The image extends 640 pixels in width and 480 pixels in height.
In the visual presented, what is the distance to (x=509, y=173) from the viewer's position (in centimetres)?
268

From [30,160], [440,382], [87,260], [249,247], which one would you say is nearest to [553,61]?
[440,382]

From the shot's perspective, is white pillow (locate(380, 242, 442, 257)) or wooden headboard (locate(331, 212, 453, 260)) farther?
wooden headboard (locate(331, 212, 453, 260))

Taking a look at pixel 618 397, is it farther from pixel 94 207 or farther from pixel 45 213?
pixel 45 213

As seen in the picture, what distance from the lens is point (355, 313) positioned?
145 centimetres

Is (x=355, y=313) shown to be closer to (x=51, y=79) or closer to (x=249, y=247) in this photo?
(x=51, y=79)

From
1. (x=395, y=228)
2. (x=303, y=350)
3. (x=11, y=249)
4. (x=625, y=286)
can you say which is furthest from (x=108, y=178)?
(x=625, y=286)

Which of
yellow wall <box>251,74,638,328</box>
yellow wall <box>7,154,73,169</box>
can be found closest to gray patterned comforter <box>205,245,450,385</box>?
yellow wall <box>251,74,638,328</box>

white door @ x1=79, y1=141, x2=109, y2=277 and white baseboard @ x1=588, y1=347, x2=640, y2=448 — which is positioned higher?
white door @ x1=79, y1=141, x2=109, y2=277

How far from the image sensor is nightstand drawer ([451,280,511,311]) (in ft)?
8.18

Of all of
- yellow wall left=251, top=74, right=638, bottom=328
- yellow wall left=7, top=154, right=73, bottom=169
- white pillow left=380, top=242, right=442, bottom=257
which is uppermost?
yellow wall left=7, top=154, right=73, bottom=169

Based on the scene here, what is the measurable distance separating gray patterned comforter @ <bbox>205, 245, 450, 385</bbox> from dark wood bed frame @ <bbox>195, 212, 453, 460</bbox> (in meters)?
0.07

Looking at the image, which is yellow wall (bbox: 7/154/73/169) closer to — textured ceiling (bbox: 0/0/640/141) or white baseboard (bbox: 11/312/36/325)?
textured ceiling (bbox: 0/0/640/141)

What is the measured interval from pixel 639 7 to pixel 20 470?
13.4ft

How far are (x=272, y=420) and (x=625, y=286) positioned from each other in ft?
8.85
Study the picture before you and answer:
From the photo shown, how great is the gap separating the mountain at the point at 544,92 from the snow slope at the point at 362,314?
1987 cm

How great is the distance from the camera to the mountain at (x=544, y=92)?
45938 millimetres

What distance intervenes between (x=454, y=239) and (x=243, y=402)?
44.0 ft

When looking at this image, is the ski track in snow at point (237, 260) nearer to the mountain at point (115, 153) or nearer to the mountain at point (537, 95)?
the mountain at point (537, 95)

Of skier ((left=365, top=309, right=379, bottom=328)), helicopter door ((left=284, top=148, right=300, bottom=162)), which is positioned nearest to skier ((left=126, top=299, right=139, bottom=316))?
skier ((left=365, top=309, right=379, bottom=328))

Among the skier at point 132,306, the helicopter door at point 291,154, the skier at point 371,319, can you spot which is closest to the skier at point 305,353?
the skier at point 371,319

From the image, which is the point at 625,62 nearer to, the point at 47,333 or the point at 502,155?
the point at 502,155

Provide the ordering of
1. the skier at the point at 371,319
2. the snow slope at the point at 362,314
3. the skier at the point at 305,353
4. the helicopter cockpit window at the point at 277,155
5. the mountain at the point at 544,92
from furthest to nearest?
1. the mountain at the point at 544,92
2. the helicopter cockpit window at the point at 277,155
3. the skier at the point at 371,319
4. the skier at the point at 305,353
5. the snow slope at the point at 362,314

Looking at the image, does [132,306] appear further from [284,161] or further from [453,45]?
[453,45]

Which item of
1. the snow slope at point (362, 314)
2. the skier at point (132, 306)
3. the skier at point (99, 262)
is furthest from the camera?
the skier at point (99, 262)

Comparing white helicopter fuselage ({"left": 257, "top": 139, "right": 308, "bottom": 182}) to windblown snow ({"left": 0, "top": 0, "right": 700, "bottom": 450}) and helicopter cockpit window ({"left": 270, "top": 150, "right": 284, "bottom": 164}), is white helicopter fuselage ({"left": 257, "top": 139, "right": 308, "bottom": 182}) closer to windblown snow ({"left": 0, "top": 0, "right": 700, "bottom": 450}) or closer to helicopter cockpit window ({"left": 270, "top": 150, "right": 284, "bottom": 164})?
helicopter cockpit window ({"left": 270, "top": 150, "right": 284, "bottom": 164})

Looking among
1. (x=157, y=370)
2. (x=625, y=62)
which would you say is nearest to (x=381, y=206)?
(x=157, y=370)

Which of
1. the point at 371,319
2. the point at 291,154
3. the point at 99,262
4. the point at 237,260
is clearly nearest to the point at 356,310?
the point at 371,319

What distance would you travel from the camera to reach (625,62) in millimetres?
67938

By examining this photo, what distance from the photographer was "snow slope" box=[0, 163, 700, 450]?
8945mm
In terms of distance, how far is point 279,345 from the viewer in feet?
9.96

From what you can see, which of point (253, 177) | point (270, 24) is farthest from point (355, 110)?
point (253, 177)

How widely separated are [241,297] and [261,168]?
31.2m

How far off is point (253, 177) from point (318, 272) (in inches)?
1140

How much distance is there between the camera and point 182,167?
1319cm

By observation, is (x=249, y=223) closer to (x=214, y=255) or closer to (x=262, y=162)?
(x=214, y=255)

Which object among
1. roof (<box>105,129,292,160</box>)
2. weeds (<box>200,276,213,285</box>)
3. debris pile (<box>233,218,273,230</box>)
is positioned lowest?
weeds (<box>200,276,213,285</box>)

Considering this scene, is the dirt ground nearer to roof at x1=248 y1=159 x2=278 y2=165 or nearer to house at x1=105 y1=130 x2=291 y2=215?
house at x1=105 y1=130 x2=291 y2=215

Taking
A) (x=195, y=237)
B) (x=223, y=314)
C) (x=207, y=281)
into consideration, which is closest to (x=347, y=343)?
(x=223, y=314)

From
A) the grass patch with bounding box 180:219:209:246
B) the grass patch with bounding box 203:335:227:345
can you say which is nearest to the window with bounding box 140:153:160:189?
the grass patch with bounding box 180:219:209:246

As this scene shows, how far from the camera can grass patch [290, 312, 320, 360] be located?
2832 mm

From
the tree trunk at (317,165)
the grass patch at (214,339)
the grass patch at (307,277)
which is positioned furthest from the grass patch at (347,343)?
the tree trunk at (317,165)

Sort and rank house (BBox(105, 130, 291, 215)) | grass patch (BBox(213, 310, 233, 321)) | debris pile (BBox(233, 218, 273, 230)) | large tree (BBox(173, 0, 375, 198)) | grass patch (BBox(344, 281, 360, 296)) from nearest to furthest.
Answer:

━━━━━━━━━━━━━━━━━━━━

Copy out the full listing exactly.

The image extends 640 pixels in width and 480 pixels in height.
In the visual presented, what is the distance to (x=509, y=173) from the viewer's position (in centimetres)?
268

From [30,160], [440,382], [87,260], [249,247], which one would you say is nearest to [553,61]?
[440,382]

From the shot's perspective, is white pillow (locate(380, 242, 442, 257)) or wooden headboard (locate(331, 212, 453, 260)) farther?
wooden headboard (locate(331, 212, 453, 260))

Taking a look at pixel 618 397, is it farther from pixel 94 207 or farther from pixel 45 213?
pixel 45 213

As seen in the picture, what distance from the lens is point (355, 313) positioned?
145 centimetres

Is (x=355, y=313) shown to be closer to (x=51, y=79) or closer to (x=249, y=247) in this photo?
(x=51, y=79)

From
1. (x=395, y=228)
2. (x=303, y=350)
3. (x=11, y=249)
4. (x=625, y=286)
can you say which is furthest from (x=108, y=178)?
(x=625, y=286)

Which of
yellow wall <box>251,74,638,328</box>
yellow wall <box>7,154,73,169</box>
can be found closest to gray patterned comforter <box>205,245,450,385</box>?
yellow wall <box>251,74,638,328</box>

white door @ x1=79, y1=141, x2=109, y2=277 and white baseboard @ x1=588, y1=347, x2=640, y2=448 — which is positioned higher?
white door @ x1=79, y1=141, x2=109, y2=277

How far from the image sensor is nightstand drawer ([451,280,511,311]) (in ft)?
8.18

Of all of
- yellow wall left=251, top=74, right=638, bottom=328
- yellow wall left=7, top=154, right=73, bottom=169
- white pillow left=380, top=242, right=442, bottom=257
which is uppermost?
yellow wall left=7, top=154, right=73, bottom=169

Based on the scene here, what is the measurable distance separating gray patterned comforter @ <bbox>205, 245, 450, 385</bbox> from dark wood bed frame @ <bbox>195, 212, 453, 460</bbox> (in meters)?
0.07

Looking at the image, which is yellow wall (bbox: 7/154/73/169) closer to — textured ceiling (bbox: 0/0/640/141) or white baseboard (bbox: 11/312/36/325)?
textured ceiling (bbox: 0/0/640/141)

What is the measured interval from pixel 639 7 to pixel 20 470?
13.4ft

How far are (x=272, y=420) and (x=625, y=286) positioned from each other in ft?
8.85
Study the picture before you and answer:
From the photo shown, how great is the gap separating the mountain at the point at 544,92 from the snow slope at the point at 362,314?
1987 cm

How great is the distance from the camera to the mountain at (x=544, y=92)?
45938 millimetres

What distance intervenes between (x=454, y=239) and (x=243, y=402)?
44.0 ft

When looking at this image, is the ski track in snow at point (237, 260) nearer to the mountain at point (115, 153) or nearer to the mountain at point (537, 95)?
the mountain at point (537, 95)

Of skier ((left=365, top=309, right=379, bottom=328)), helicopter door ((left=284, top=148, right=300, bottom=162)), which is positioned nearest to skier ((left=126, top=299, right=139, bottom=316))?
skier ((left=365, top=309, right=379, bottom=328))

Among the skier at point 132,306, the helicopter door at point 291,154, the skier at point 371,319, can you spot which is closest to the skier at point 305,353?
the skier at point 371,319

From the image, which is the point at 625,62 nearer to, the point at 47,333 or the point at 502,155?
the point at 502,155

Provide the ordering of
1. the skier at the point at 371,319
2. the snow slope at the point at 362,314
3. the skier at the point at 305,353
4. the helicopter cockpit window at the point at 277,155
5. the mountain at the point at 544,92
from furthest to nearest?
1. the mountain at the point at 544,92
2. the helicopter cockpit window at the point at 277,155
3. the skier at the point at 371,319
4. the skier at the point at 305,353
5. the snow slope at the point at 362,314

Looking at the image, does [132,306] appear further from [284,161] or further from [453,45]?
[453,45]

Which item of
1. the snow slope at point (362, 314)
2. the skier at point (132, 306)
3. the skier at point (99, 262)
is furthest from the camera?
the skier at point (99, 262)

Comparing white helicopter fuselage ({"left": 257, "top": 139, "right": 308, "bottom": 182}) to windblown snow ({"left": 0, "top": 0, "right": 700, "bottom": 450}) and helicopter cockpit window ({"left": 270, "top": 150, "right": 284, "bottom": 164}), is white helicopter fuselage ({"left": 257, "top": 139, "right": 308, "bottom": 182}) closer to windblown snow ({"left": 0, "top": 0, "right": 700, "bottom": 450}) or closer to helicopter cockpit window ({"left": 270, "top": 150, "right": 284, "bottom": 164})?
helicopter cockpit window ({"left": 270, "top": 150, "right": 284, "bottom": 164})

Looking among
1. (x=157, y=370)
2. (x=625, y=62)
which would you say is nearest to (x=381, y=206)?
(x=157, y=370)

Which of
1. the point at 371,319
2. the point at 291,154
3. the point at 99,262
4. the point at 237,260
is clearly nearest to the point at 356,310?
the point at 371,319

What distance would you travel from the camera to reach (625,62) in millimetres?
67938

By examining this photo, what distance from the photographer was "snow slope" box=[0, 163, 700, 450]?
8945mm
In terms of distance, how far is point 279,345 from the viewer in feet?
9.96

From what you can see, which of point (253, 177) | point (270, 24) is farthest from point (355, 110)?
point (253, 177)

How widely separated are [241,297] and [261,168]?
31.2m

How far off is point (253, 177) from point (318, 272) (in inches)?
1140

How much distance is there between the camera and point 182,167?
1319cm

By observation, is (x=249, y=223) closer to (x=214, y=255) or closer to (x=262, y=162)?
(x=214, y=255)

Which object among
1. roof (<box>105,129,292,160</box>)
2. weeds (<box>200,276,213,285</box>)
3. debris pile (<box>233,218,273,230</box>)
is positioned lowest?
weeds (<box>200,276,213,285</box>)

Considering this scene, is the dirt ground nearer to roof at x1=248 y1=159 x2=278 y2=165 or nearer to house at x1=105 y1=130 x2=291 y2=215?
house at x1=105 y1=130 x2=291 y2=215

Taking
A) (x=195, y=237)
B) (x=223, y=314)
C) (x=207, y=281)
into consideration, which is closest to (x=347, y=343)?
(x=223, y=314)

From
A) the grass patch with bounding box 180:219:209:246
B) the grass patch with bounding box 203:335:227:345
can you say which is nearest to the window with bounding box 140:153:160:189?
the grass patch with bounding box 180:219:209:246

As this scene shows, how far from the camera can grass patch [290, 312, 320, 360] be located?
2832 mm

From
the tree trunk at (317,165)
the grass patch at (214,339)
the grass patch at (307,277)
which is positioned furthest from the grass patch at (347,343)?
the tree trunk at (317,165)

Sort and rank house (BBox(105, 130, 291, 215)) | grass patch (BBox(213, 310, 233, 321)) | debris pile (BBox(233, 218, 273, 230)) | large tree (BBox(173, 0, 375, 198)) | grass patch (BBox(344, 281, 360, 296)) from nearest to furthest.
Answer:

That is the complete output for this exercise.